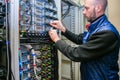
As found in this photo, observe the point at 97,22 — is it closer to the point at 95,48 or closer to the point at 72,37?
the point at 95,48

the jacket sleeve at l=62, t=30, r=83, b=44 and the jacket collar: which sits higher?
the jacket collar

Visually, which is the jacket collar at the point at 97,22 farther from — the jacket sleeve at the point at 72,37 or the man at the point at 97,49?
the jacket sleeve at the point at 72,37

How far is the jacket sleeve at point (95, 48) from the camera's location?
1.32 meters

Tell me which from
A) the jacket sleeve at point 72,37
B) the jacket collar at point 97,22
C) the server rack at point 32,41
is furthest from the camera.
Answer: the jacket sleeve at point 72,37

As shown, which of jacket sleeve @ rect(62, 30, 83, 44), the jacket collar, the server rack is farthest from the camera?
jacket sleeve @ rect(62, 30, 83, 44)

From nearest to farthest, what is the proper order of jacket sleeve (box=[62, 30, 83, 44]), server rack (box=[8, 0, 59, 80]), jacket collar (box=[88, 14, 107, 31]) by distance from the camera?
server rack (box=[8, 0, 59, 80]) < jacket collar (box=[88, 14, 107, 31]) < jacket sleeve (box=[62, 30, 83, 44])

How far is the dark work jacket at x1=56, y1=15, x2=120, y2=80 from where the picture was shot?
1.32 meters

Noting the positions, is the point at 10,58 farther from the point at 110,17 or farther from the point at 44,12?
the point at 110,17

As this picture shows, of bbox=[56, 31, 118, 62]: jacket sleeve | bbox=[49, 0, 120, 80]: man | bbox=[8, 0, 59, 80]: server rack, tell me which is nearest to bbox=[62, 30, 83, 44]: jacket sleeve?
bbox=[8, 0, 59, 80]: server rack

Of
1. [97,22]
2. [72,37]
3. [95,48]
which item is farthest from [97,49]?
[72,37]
-*-*-
Please quote the entries above word for word, from the line containing "From nearest to" through the end of the entries.

From nearest to farthest, what is the proper order of jacket sleeve (box=[62, 30, 83, 44]), server rack (box=[8, 0, 59, 80]), jacket collar (box=[88, 14, 107, 31]) by distance from the camera?
server rack (box=[8, 0, 59, 80]) < jacket collar (box=[88, 14, 107, 31]) < jacket sleeve (box=[62, 30, 83, 44])

How far is the dark work jacket at x1=56, y1=15, x2=120, y2=80 from where the picture was shot?
1.32 meters

Noting the positions, is the point at 10,58 farther from the point at 110,17 or farther from the point at 44,12?
the point at 110,17

As this picture shows, of bbox=[56, 31, 118, 62]: jacket sleeve | bbox=[49, 0, 120, 80]: man | bbox=[8, 0, 59, 80]: server rack, tell me which is nearest to bbox=[62, 30, 83, 44]: jacket sleeve?
bbox=[8, 0, 59, 80]: server rack

Of
1. [97,22]
2. [72,37]
3. [95,48]
which item is farthest from [97,49]?
[72,37]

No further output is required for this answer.